___ ROWS
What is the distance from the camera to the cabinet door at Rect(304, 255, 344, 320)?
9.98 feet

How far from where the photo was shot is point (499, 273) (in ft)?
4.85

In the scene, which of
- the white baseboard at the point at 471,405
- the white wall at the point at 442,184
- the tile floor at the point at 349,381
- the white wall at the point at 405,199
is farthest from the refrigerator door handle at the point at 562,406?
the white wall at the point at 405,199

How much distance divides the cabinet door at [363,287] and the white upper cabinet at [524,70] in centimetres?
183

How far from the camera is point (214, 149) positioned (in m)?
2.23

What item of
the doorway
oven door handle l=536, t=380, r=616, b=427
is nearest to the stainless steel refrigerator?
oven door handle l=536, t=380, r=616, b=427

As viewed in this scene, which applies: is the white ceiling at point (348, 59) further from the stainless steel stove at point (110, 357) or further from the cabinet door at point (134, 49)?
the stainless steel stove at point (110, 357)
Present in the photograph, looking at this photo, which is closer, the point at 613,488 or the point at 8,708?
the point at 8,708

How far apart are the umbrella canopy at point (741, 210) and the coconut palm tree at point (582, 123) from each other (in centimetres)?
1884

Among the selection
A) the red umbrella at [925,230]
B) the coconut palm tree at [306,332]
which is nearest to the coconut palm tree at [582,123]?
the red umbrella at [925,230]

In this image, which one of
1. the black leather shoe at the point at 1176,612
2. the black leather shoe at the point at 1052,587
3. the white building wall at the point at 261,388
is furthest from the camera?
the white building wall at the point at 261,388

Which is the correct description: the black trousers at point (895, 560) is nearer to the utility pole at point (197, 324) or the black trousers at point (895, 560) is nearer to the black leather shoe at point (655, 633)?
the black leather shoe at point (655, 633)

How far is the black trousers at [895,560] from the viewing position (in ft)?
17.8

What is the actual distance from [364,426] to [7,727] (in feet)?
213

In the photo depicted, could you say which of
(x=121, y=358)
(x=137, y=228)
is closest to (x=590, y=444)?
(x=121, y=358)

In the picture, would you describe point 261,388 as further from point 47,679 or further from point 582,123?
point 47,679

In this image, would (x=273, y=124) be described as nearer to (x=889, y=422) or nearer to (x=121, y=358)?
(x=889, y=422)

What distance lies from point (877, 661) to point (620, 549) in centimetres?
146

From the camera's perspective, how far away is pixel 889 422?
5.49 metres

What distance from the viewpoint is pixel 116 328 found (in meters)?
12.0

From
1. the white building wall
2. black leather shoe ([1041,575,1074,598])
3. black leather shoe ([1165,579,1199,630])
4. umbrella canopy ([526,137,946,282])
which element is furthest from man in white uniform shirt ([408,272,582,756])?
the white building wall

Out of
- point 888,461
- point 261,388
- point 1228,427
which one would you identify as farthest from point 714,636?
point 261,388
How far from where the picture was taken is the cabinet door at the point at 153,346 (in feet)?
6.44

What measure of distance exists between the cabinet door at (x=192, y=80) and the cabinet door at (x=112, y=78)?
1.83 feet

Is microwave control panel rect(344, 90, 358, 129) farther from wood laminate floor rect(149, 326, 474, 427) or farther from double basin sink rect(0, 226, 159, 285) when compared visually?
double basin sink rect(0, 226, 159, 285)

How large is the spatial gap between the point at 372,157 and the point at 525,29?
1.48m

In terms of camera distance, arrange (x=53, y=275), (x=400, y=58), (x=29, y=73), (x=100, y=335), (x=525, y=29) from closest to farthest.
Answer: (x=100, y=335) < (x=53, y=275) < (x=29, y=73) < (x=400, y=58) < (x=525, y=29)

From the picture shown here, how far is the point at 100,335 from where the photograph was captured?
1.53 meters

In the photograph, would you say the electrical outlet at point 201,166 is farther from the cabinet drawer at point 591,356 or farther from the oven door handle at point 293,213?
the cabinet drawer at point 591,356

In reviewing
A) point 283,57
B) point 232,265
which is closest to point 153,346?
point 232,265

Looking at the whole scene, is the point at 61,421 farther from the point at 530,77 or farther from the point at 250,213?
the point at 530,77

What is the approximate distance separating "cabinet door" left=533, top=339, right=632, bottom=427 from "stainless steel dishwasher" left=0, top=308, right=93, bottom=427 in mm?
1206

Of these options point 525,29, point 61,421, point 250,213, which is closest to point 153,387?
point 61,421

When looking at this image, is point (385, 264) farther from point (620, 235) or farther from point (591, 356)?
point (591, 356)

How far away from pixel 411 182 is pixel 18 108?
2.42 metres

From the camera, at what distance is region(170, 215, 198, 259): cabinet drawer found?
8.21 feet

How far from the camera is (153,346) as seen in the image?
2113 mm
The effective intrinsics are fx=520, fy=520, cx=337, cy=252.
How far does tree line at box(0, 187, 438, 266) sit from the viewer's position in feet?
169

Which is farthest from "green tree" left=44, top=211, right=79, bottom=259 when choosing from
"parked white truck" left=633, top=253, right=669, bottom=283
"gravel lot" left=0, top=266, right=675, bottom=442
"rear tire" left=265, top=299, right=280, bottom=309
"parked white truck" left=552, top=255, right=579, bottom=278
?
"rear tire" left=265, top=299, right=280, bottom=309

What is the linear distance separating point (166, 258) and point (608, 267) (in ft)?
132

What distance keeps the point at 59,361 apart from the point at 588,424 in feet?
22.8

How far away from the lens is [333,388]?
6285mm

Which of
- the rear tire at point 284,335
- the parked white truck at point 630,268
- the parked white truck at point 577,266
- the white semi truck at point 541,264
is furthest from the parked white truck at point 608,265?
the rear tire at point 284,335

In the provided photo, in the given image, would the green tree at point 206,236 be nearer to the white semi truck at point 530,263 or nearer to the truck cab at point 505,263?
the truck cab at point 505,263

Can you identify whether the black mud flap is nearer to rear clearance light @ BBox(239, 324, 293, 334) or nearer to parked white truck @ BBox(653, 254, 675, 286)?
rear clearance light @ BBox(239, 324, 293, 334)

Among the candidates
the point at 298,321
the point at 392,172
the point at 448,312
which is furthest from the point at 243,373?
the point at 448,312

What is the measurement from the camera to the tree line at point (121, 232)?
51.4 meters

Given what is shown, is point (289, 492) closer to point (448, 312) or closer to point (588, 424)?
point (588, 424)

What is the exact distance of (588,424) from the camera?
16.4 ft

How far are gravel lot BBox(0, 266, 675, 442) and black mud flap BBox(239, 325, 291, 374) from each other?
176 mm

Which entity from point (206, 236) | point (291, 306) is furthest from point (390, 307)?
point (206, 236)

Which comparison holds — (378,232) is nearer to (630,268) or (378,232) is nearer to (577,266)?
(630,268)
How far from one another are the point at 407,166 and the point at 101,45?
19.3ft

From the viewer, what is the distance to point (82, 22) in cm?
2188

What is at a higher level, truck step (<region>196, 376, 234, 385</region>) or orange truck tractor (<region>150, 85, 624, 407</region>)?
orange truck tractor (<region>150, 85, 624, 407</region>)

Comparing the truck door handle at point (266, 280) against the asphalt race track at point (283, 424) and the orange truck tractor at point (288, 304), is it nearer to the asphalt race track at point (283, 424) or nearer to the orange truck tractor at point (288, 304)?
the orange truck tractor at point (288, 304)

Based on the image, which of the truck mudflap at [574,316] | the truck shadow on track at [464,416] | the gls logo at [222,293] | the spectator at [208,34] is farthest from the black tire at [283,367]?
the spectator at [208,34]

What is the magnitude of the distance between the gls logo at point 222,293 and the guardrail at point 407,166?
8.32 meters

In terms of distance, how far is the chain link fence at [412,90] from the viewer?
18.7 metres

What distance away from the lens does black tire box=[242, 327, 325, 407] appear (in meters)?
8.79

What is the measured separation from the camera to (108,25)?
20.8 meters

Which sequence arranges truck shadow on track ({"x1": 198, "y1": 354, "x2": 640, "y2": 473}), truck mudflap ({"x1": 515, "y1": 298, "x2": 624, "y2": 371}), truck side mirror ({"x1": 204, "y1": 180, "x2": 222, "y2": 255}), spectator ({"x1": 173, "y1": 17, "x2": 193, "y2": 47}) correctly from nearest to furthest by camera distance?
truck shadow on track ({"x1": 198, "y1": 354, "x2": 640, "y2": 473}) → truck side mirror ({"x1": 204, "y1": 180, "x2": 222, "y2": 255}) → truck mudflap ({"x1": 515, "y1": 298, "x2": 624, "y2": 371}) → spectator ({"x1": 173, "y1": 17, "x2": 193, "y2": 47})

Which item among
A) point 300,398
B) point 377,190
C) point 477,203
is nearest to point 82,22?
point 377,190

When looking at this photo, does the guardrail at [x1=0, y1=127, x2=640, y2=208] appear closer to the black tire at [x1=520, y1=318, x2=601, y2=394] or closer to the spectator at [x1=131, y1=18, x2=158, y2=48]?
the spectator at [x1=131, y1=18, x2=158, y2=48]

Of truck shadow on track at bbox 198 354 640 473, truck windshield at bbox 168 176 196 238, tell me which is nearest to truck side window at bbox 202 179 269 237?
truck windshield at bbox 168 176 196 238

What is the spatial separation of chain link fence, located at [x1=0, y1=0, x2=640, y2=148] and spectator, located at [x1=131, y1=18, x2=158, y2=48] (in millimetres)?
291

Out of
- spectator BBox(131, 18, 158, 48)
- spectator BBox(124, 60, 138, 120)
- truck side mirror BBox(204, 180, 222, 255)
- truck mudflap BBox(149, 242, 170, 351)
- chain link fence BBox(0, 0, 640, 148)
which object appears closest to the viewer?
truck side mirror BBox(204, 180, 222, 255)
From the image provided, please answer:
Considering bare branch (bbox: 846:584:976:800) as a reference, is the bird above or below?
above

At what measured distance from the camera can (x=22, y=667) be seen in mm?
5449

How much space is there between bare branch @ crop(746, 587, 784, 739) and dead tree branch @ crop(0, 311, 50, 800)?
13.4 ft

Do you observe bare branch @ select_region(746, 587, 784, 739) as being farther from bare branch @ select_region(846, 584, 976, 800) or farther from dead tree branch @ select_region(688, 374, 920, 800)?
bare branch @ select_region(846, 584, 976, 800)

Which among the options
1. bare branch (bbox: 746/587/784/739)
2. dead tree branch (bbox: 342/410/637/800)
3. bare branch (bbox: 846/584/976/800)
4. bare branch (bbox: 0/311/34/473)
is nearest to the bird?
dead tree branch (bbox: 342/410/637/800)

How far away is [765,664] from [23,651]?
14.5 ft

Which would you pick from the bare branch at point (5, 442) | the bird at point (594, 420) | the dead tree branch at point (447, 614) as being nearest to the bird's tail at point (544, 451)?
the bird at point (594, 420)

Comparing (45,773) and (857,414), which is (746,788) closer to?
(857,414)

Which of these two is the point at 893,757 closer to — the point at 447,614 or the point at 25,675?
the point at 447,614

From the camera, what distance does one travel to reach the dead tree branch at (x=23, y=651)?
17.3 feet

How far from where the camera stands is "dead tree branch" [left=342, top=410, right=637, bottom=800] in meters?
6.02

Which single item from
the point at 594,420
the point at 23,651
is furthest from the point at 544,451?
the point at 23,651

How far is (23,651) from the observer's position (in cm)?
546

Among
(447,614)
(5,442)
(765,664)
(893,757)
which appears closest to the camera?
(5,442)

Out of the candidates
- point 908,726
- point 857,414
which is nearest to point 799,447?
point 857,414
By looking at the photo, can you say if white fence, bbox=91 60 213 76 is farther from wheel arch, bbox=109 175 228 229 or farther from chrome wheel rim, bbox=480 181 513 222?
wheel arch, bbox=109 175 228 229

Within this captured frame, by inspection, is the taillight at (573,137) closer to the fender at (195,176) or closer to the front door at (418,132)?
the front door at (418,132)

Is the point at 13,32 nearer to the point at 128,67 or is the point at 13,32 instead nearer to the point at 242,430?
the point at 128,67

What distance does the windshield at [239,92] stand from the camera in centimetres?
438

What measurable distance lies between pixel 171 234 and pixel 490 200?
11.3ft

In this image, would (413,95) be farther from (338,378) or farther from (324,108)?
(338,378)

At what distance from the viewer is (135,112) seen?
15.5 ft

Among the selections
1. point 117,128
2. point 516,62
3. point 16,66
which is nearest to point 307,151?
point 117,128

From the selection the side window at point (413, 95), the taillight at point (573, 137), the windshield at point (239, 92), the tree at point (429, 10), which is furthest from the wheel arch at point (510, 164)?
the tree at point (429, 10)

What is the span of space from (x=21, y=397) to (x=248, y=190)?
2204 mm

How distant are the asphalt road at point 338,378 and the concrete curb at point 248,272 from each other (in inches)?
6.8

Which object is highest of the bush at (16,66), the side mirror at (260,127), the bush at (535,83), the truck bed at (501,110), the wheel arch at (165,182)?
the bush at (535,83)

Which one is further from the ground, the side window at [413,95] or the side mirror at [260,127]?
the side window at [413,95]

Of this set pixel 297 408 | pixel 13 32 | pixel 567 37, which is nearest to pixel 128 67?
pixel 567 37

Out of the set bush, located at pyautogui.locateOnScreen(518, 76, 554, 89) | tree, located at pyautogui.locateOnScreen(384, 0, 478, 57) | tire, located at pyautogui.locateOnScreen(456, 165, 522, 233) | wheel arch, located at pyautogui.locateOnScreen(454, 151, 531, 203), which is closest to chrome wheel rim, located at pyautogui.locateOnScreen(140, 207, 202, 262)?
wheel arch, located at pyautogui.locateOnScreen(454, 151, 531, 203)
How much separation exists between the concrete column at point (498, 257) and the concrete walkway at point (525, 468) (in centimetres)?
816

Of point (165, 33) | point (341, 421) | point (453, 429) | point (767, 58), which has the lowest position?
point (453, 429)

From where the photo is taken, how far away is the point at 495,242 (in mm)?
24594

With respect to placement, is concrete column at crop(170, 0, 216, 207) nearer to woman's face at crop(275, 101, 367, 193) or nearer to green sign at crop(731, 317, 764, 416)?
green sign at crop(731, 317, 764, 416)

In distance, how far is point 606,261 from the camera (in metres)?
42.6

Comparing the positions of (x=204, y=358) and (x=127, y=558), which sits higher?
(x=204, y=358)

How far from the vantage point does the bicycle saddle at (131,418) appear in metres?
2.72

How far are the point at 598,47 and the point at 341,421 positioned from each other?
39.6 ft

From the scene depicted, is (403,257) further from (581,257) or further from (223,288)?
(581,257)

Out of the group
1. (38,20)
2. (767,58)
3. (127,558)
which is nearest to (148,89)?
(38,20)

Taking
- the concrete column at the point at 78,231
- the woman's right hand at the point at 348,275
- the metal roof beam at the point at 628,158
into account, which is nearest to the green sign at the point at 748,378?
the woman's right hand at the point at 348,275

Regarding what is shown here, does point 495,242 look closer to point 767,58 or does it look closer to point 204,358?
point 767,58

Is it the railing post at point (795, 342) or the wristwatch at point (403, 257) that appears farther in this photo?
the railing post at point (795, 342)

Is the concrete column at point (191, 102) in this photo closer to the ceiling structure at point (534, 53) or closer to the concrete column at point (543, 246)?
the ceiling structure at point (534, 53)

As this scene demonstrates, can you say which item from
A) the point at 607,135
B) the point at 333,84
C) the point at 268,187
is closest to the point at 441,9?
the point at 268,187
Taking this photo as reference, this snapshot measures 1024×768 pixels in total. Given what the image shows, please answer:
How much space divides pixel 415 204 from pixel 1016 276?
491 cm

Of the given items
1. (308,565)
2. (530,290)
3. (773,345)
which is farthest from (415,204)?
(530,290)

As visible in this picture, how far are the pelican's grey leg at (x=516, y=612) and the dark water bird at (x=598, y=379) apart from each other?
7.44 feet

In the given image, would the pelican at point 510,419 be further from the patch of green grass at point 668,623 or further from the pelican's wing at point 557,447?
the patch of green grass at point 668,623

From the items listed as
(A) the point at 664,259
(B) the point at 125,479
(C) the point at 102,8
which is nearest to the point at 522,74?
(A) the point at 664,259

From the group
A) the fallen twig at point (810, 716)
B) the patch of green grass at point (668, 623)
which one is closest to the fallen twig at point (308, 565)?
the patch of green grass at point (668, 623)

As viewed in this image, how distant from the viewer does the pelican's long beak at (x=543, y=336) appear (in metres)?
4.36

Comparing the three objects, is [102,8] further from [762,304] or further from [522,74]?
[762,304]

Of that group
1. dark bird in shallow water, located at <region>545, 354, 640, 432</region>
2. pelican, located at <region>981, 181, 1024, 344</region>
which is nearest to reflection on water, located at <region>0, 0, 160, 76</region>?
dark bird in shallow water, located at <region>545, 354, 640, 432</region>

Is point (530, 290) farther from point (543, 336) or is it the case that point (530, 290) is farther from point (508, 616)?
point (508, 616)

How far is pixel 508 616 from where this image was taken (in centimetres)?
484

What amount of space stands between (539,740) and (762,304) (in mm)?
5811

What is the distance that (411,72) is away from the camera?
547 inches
______
### [YOUR INSTRUCTIONS]
Reproduce exactly the lines from the one with "Of that group" through the end of the entries above, both ends included.

### [SOLUTION FOR THIS TASK]
Of that group
1. dark bird in shallow water, located at <region>545, 354, 640, 432</region>
2. pelican, located at <region>981, 181, 1024, 344</region>
which is nearest to reflection on water, located at <region>0, 0, 160, 76</region>?
dark bird in shallow water, located at <region>545, 354, 640, 432</region>

Is point (530, 290) farther from point (543, 336) or is it the case that point (530, 290) is farther from point (508, 616)?
point (508, 616)

How far is pixel 508 616 from where this image was taken (in centimetres)?
484

What amount of space stands between (539,740) and (762,304) (in mm)?
5811

What is the distance that (411,72) is away from the camera?
547 inches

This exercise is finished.